=== TASK OBJECTIVE ===
The lines in the listing below are to be given again exactly, starting at the line holding "Churrasqueira Montana Mor 3005" and ending at the line holding "The Baetylus Stone (eBook, ePUB)". Do not include pictures.

=== LISTED ENTRIES ===
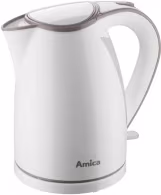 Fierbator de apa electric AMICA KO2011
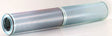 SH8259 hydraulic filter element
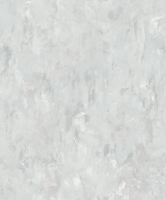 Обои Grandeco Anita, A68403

---

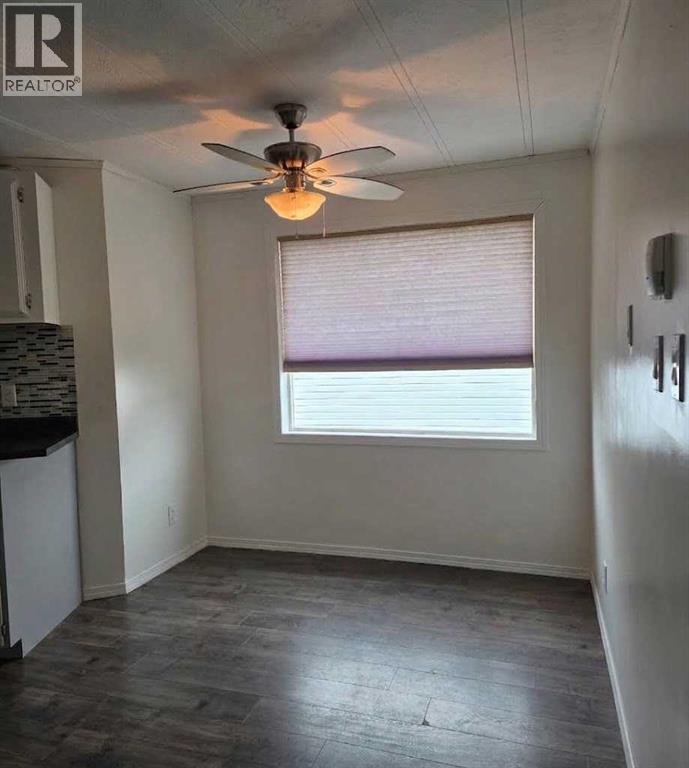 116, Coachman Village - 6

==

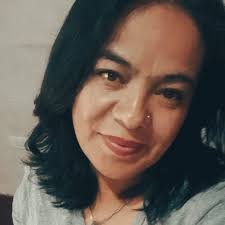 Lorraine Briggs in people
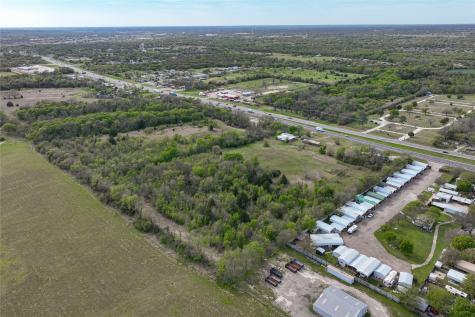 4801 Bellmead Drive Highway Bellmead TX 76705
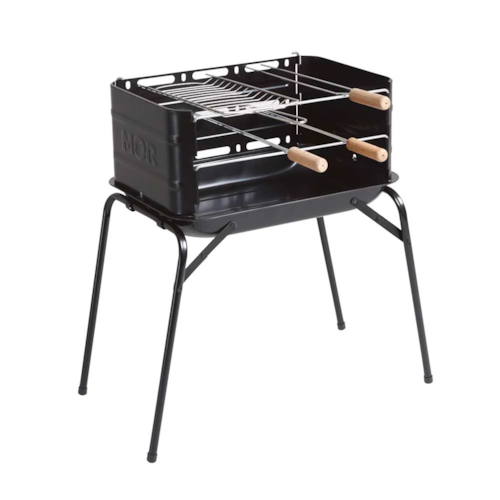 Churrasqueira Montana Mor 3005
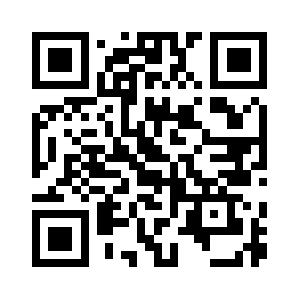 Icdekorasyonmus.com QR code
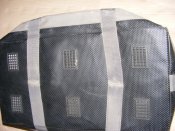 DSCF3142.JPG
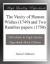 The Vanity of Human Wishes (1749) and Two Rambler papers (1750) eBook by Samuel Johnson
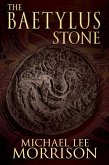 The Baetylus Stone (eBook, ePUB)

=== SOLUTION BELOW ===
 Churrasqueira Montana Mor 3005
 Icdekorasyonmus.com QR code
 DSCF3142.JPG
 The Vanity of Human Wishes (1749) and Two Rambler papers (1750) eBook by Samuel Johnson
 The Baetylus Stone (eBook, ePUB)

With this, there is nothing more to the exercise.